Task details —
Write out every line of the records below as a numbered list, leaving out the blank lines.

Records supplied —
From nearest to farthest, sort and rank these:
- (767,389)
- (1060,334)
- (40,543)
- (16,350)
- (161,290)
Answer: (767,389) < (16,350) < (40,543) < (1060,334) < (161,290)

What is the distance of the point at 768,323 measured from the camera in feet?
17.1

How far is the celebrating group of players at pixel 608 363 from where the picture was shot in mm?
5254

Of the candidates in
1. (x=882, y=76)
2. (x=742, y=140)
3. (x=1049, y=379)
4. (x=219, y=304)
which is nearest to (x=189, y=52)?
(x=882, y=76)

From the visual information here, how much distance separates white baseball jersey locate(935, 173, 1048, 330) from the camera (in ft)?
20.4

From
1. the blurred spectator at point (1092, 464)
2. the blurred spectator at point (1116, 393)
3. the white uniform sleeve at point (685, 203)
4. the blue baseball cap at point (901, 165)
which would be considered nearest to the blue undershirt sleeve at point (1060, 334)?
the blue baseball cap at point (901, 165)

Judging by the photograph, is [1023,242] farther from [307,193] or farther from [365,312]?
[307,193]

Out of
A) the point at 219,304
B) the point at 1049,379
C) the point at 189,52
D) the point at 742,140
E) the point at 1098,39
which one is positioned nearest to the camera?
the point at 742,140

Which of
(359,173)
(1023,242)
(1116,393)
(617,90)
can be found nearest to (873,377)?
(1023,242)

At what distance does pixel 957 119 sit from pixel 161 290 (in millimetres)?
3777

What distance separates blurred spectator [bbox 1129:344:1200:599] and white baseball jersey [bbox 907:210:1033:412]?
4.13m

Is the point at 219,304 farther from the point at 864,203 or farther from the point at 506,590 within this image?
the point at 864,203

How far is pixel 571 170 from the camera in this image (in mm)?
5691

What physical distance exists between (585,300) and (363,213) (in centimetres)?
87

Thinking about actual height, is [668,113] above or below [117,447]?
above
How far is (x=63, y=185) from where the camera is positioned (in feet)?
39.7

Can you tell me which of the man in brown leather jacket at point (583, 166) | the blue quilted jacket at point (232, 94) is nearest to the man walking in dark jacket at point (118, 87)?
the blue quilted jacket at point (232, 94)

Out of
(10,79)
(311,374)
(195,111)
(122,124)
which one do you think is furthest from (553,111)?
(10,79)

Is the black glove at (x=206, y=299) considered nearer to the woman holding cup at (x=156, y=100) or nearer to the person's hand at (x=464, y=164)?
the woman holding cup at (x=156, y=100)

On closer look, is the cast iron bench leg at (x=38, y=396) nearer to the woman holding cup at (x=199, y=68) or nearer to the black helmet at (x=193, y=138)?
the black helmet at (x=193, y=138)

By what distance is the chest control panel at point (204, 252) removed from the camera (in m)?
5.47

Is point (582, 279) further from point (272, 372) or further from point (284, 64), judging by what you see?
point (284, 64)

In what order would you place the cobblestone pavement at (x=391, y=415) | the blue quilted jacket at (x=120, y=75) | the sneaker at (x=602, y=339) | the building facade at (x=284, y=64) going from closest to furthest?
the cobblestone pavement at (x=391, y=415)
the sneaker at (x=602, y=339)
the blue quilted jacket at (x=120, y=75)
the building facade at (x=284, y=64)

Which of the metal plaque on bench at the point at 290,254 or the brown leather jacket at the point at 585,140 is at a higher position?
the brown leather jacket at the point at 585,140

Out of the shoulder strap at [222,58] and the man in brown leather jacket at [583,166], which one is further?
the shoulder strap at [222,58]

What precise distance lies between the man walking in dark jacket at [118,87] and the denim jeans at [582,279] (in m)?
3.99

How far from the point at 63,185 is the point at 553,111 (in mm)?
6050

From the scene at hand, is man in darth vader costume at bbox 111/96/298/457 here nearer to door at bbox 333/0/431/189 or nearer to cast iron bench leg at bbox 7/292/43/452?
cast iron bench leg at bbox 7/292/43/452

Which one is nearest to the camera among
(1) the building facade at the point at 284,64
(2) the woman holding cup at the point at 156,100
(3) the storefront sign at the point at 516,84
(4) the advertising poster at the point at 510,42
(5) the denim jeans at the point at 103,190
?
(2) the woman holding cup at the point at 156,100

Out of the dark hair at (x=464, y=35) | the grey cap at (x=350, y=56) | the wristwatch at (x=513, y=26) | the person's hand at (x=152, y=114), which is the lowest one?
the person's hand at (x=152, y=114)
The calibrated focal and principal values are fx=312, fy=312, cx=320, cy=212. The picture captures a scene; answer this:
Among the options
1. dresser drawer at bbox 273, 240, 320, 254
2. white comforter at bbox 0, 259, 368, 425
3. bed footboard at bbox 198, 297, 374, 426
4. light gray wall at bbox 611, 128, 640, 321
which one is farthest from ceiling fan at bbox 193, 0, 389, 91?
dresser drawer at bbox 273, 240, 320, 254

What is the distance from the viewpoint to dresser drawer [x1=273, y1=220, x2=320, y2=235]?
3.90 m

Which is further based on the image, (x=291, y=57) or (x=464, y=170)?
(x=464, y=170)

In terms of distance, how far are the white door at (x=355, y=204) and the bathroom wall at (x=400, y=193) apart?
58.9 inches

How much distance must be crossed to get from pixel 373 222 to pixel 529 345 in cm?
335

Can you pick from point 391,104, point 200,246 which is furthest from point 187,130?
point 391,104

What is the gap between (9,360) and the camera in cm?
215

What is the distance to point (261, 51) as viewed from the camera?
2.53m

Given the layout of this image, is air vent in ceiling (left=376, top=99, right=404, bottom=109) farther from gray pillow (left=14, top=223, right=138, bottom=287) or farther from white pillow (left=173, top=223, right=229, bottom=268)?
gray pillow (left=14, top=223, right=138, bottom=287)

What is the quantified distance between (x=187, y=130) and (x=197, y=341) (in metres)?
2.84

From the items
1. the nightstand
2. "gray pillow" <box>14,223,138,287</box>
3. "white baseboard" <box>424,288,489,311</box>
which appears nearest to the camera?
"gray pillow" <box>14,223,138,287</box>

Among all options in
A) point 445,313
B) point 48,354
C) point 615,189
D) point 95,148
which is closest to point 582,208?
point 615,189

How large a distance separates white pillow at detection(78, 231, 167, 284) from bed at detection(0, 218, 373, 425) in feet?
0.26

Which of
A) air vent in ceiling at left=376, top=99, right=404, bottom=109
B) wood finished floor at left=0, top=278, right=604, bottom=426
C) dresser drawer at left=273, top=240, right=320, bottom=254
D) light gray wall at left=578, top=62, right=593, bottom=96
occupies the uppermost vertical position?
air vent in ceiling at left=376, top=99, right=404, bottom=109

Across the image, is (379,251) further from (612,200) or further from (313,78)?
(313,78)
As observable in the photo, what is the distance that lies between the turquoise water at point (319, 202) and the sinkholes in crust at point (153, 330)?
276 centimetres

Result for this exercise —
1. From nearest to farthest, sort and rank these:
2. - (767,389)
3. - (1060,334)
4. - (40,543)
5. - (16,350)
6. - (161,290)
7. Answer: (767,389) < (16,350) < (40,543) < (1060,334) < (161,290)
8. What is the distance of the point at 768,323 measured from the camera in feet?
9. 17.1
10. How far is the celebrating group of players at pixel 608 363 from where the picture was shot in mm?
11. 5254
12. Of the candidates in
13. 1. (x=882, y=76)
14. 2. (x=742, y=140)
15. 3. (x=1049, y=379)
16. 4. (x=219, y=304)
17. which is nearest to (x=189, y=52)?
18. (x=882, y=76)
19. From the visual information here, how much distance separates white baseball jersey locate(935, 173, 1048, 330) from the camera (in ft)?
20. 20.4
21. From
22. 1. the blurred spectator at point (1092, 464)
23. 2. the blurred spectator at point (1116, 393)
24. 3. the white uniform sleeve at point (685, 203)
25. 4. the blue baseball cap at point (901, 165)
26. which would be considered nearest to the blue undershirt sleeve at point (1060, 334)?
27. the blue baseball cap at point (901, 165)
28. Judging by the photograph, is [1023,242] farther from [307,193] or farther from [365,312]?
29. [307,193]
30. Out of
31. A) the point at 219,304
32. B) the point at 1049,379
33. C) the point at 189,52
34. D) the point at 742,140
35. E) the point at 1098,39
36. which one is positioned nearest to the camera?
37. the point at 742,140
38. Which of
39. (359,173)
40. (1023,242)
41. (1116,393)
42. (617,90)
43. can be found nearest to (873,377)?
44. (1023,242)
45. At what distance does pixel 957 119 sit from pixel 161 290 (in millimetres)?
46. 3777
47. What distance separates blurred spectator [bbox 1129:344:1200:599] and white baseball jersey [bbox 907:210:1033:412]?
48. 4.13m
49. Is the point at 219,304 farther from the point at 864,203 or farther from the point at 506,590 within this image?
50. the point at 864,203
51. How far is pixel 571 170 from the camera in this image (in mm)?
52. 5691
53. What physical distance exists between (585,300) and (363,213) (in centimetres)?
54. 87
55. Thinking about actual height, is [668,113] above or below [117,447]?
56. above
57. How far is (x=63, y=185) from where the camera is positioned (in feet)?
58. 39.7
59. Can you tell me which of the man in brown leather jacket at point (583, 166) | the blue quilted jacket at point (232, 94) is nearest to the man walking in dark jacket at point (118, 87)?
60. the blue quilted jacket at point (232, 94)
61. Out of
62. (10,79)
63. (311,374)
64. (195,111)
65. (122,124)
66. which one do you think is furthest from (553,111)?
67. (10,79)
68. Is the black glove at (x=206, y=299) considered nearer to the woman holding cup at (x=156, y=100) or nearer to the person's hand at (x=464, y=164)?
69. the woman holding cup at (x=156, y=100)
70. On closer look, is the cast iron bench leg at (x=38, y=396) nearer to the woman holding cup at (x=199, y=68) or nearer to the black helmet at (x=193, y=138)?
71. the black helmet at (x=193, y=138)
72. By what distance is the chest control panel at point (204, 252) removed from the camera (in m)?
73. 5.47
74. Is point (582, 279) further from point (272, 372) or further from point (284, 64), judging by what you see?
75. point (284, 64)
76. In what order would you place the cobblestone pavement at (x=391, y=415) | the blue quilted jacket at (x=120, y=75) | the sneaker at (x=602, y=339) | the building facade at (x=284, y=64) going from closest to furthest?
77. the cobblestone pavement at (x=391, y=415)
78. the sneaker at (x=602, y=339)
79. the blue quilted jacket at (x=120, y=75)
80. the building facade at (x=284, y=64)
81. Which of the metal plaque on bench at the point at 290,254 or the brown leather jacket at the point at 585,140 is at a higher position?
82. the brown leather jacket at the point at 585,140
83. Out of the shoulder strap at [222,58] and the man in brown leather jacket at [583,166], which one is further?
84. the shoulder strap at [222,58]
85. What precise distance lies between the man walking in dark jacket at [118,87] and the denim jeans at [582,279] (in m)?
86. 3.99
87. How far from the point at 63,185 is the point at 553,111 (in mm)?
88. 6050
89. From the scene at hand, is man in darth vader costume at bbox 111/96/298/457 here nearer to door at bbox 333/0/431/189 or nearer to cast iron bench leg at bbox 7/292/43/452?
90. cast iron bench leg at bbox 7/292/43/452
91. Which one is nearest to the camera among
92. (1) the building facade at the point at 284,64
93. (2) the woman holding cup at the point at 156,100
94. (3) the storefront sign at the point at 516,84
95. (4) the advertising poster at the point at 510,42
96. (5) the denim jeans at the point at 103,190
97. ?
98. (2) the woman holding cup at the point at 156,100
99. Out of the dark hair at (x=464, y=35) | the grey cap at (x=350, y=56) | the wristwatch at (x=513, y=26) | the person's hand at (x=152, y=114), which is the lowest one?
100. the person's hand at (x=152, y=114)
101. The calibrated focal and principal values are fx=312, fy=312, cx=320, cy=212. The picture captures a scene; answer this:
102. Among the options
103. 1. dresser drawer at bbox 273, 240, 320, 254
104. 2. white comforter at bbox 0, 259, 368, 425
105. 3. bed footboard at bbox 198, 297, 374, 426
106. 4. light gray wall at bbox 611, 128, 640, 321
107. which one is farthest from ceiling fan at bbox 193, 0, 389, 91?
108. dresser drawer at bbox 273, 240, 320, 254
109. What is the distance from the viewpoint to dresser drawer [x1=273, y1=220, x2=320, y2=235]?
110. 3.90 m
111. Which is further based on the image, (x=291, y=57) or (x=464, y=170)?
112. (x=464, y=170)
113. In terms of distance, how far are the white door at (x=355, y=204) and the bathroom wall at (x=400, y=193) apart?
114. 58.9 inches
115. How much distance must be crossed to get from pixel 373 222 to pixel 529 345 in cm?
116. 335
117. Can you pick from point 391,104, point 200,246 which is furthest from point 187,130?
118. point 391,104
119. What is the gap between (9,360) and the camera in cm?
120. 215
121. What is the distance to point (261, 51) as viewed from the camera?
122. 2.53m
123. Given the layout of this image, is air vent in ceiling (left=376, top=99, right=404, bottom=109) farther from gray pillow (left=14, top=223, right=138, bottom=287) or farther from white pillow (left=173, top=223, right=229, bottom=268)?
124. gray pillow (left=14, top=223, right=138, bottom=287)
125. What is the quantified distance between (x=187, y=130) and (x=197, y=341) (in metres)?
126. 2.84
127. From the items
128. 1. the nightstand
129. 2. "gray pillow" <box>14,223,138,287</box>
130. 3. "white baseboard" <box>424,288,489,311</box>
131. which appears nearest to the camera?
132. "gray pillow" <box>14,223,138,287</box>
133. Among all options in
134. A) point 445,313
135. B) point 48,354
136. C) point 615,189
137. D) point 95,148
138. which is closest to point 582,208?
139. point 615,189
140. How large a distance separates white pillow at detection(78, 231, 167, 284) from bed at detection(0, 218, 373, 425) in feet?
141. 0.26
142. Which of
143. A) air vent in ceiling at left=376, top=99, right=404, bottom=109
144. B) wood finished floor at left=0, top=278, right=604, bottom=426
145. C) dresser drawer at left=273, top=240, right=320, bottom=254
146. D) light gray wall at left=578, top=62, right=593, bottom=96
147. occupies the uppermost vertical position?
148. air vent in ceiling at left=376, top=99, right=404, bottom=109
149. Across the image, is (379,251) further from (612,200) or further from (313,78)?
150. (313,78)
151. As observable in the photo, what is the distance that lies between the turquoise water at point (319, 202) and the sinkholes in crust at point (153, 330)?
152. 276 centimetres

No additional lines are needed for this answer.